Он ее любил до тех пор, пока жил, и писал о ней, ходил к ней. А что он мог сделать? Дома-то у него не было. Он – Джек Лондон еще до удачи. Деньги, любовь, страсть. Он думает, что как-нибудь обойдется. Не обойдется.
Тут ничего не сделаешь. Не помогает ни голос, ни обаяние гения, ни то, что все на тебя смотрят и что соперники знают, что ты лучше.
Раз Маяковский читал свои стихи. Устроили чтение на Бассейной улице, в квартире художницы Любавиной. Пришел Алексей Максимович Горький, высокий, немножко сутулый, с ежиком, в длинном сюртуке. За ним Александр Николаевич Тихонов. Маяковский начал с доклада, говорил невнятно о прежних поэтах, которые писали в своих усадьбах, имея веленевую бумагу, говорил, ссылаясь на меня, а потом заплакал и ушел в соседнюю комнату.
##############################
Письменное задание 1: Перечислите всех людей, названных в отрывке о Маяковском по имени или фамилии.
Письменное задание 2: Переведите на английский язык предложение из отрывка о Маяковском: «Пришел Алексей Максимович Горький, высокий, немножко сутулый, с ежиком, в длинном сюртуке».
Письменное задание 3: Продолжите отрывок о Маяковском после его последней фразы.

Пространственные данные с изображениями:
##############################
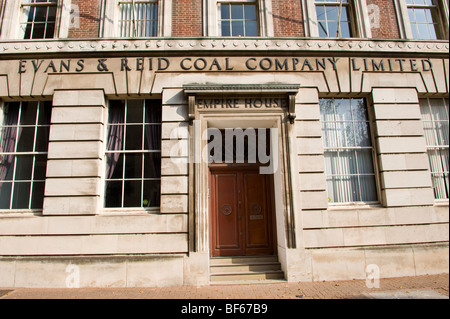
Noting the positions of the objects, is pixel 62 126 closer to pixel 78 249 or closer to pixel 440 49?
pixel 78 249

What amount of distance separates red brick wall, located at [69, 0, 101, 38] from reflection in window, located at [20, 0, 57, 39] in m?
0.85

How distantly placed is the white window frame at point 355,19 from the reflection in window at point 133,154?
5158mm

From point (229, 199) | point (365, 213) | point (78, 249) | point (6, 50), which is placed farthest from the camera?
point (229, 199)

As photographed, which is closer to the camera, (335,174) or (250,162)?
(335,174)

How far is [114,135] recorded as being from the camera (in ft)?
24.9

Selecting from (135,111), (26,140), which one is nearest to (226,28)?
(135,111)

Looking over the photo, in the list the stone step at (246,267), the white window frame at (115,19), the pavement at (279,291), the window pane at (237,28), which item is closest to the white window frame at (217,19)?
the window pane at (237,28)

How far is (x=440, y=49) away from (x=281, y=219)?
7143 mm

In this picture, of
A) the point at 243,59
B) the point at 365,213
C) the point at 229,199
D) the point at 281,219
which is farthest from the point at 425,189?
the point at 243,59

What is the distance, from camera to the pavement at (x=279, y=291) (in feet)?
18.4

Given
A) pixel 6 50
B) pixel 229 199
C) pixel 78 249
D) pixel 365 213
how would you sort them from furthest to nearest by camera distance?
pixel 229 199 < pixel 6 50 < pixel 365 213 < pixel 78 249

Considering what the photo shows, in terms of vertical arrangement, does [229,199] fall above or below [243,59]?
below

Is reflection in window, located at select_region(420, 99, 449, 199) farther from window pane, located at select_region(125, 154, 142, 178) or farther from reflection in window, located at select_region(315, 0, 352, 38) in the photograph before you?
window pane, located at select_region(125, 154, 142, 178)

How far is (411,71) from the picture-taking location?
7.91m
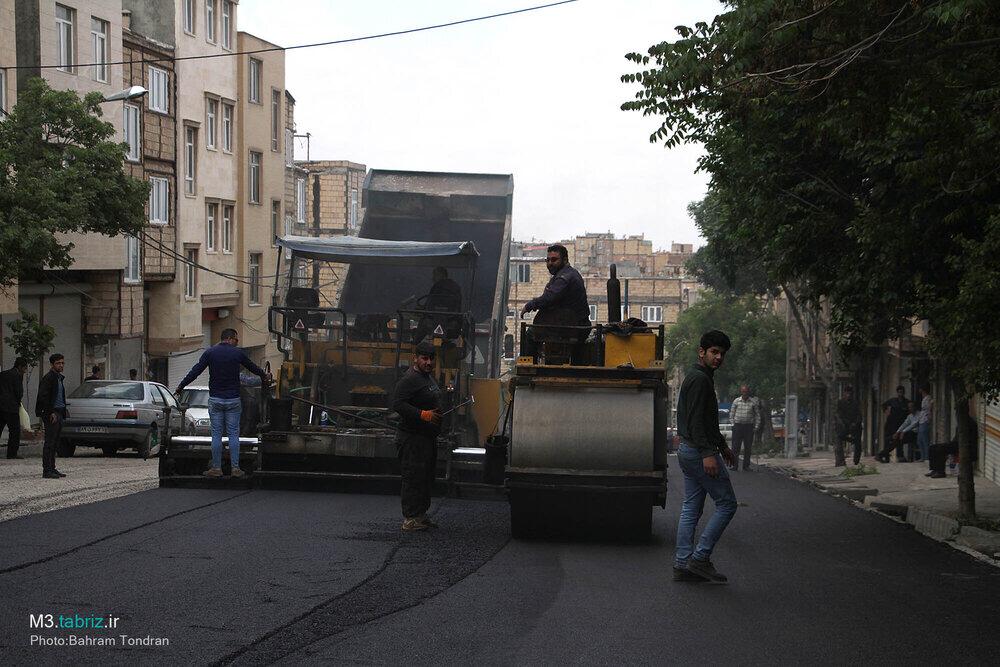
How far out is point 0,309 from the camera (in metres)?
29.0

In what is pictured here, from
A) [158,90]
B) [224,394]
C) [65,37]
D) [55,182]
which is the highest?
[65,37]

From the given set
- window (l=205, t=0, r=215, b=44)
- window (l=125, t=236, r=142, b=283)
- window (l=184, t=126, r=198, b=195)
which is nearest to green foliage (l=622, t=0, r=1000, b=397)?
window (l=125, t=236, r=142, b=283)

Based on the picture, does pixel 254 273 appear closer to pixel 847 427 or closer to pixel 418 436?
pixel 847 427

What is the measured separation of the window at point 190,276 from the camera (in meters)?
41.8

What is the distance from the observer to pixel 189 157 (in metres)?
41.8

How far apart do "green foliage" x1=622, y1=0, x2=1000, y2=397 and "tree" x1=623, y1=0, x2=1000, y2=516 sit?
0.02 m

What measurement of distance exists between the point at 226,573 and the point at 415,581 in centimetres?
##############################
Ответ 1: Джек Лондон, Маяковский, Любавина, Алексей Максимович Горький, Александр Николаевич Тихонов

Ответ 2: Alexei Maximovich Gorky came, tall, slightly stooped, with a crew cut, in a long frock coat.

Ответ 3:
Плакал, потом вышел, читал свои стихи.
Горький его любил тогда. Немножко позднее он говорил, что «Флейта-позвоночник» – это позвоночная струна, самый смысл мировой лирики, лирика спинного мозга.[26]
Собирались у Бриков, приходили разные люди. А в это время Ленин писал письмо Инессе Арманд. Инесса Арманд хотела написать книгу о свободе любви. Ленин написал ей письмо.
(17 января 1915)
«План брошюры очень советую написать поподробнее. Иначе слишком много неясно.
Одно мнение должен высказать уже сейчас.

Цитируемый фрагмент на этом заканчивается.